• 1 January 1980
    • journal article
    • research article
    • Vol. 95  (1) , 19-31
Abstract
The fall in lung compliance in radiation pneumonitis is mainly due to abnormality of the alveolar surface lining layer. This abnormality is possibly due to an increased amount of protein in the alveolar lining fluid layer. This extra protein was partially characterized, and the kinetics of permeation from the blood to the lung and AF [Alveolar fluid] were investigated using i.v. injected 125I-labeled albumin. Mice receiving 3000 rad to the thorax were used.

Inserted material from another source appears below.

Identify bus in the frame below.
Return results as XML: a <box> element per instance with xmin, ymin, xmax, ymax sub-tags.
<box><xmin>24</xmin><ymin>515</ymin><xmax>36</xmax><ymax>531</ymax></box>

A 4-5-fold increase in the total protein in AF obtained by pulmonary lavage was again found in mice irradiated 4 mo. previously, as compared to control littermates. With immunologic techniques and polyacrylamide disc-gel electrophoresis the excess protein in the alveolar lavage fluid was found to derive from the circulation. Following injection of 125I-labeled albumin into the tail vein, APR [acid-precipitable activity] in the perfused, lavaged lung relative to radioactivity in blood, rose to a plateau at 6 h which was approximately twice as high in irradiated mice as in controls. APR in the AF rose rapidly relative to the blood and continued to rise throughout the period of study, reaching a level 6 times the control mice in 24 h. A major abnormality in radiation pneumonitis appears to be a large increase in permeability of the capillary and alveolar membranes to small and large protein molecules. These abnormalities are not acute terminal events but probably persist for some wk before death. Leakage of plasma proteins onto the alveolar surface is apparently responsible for the fall in compliance of the AF lining layer in radiation pneumonitis.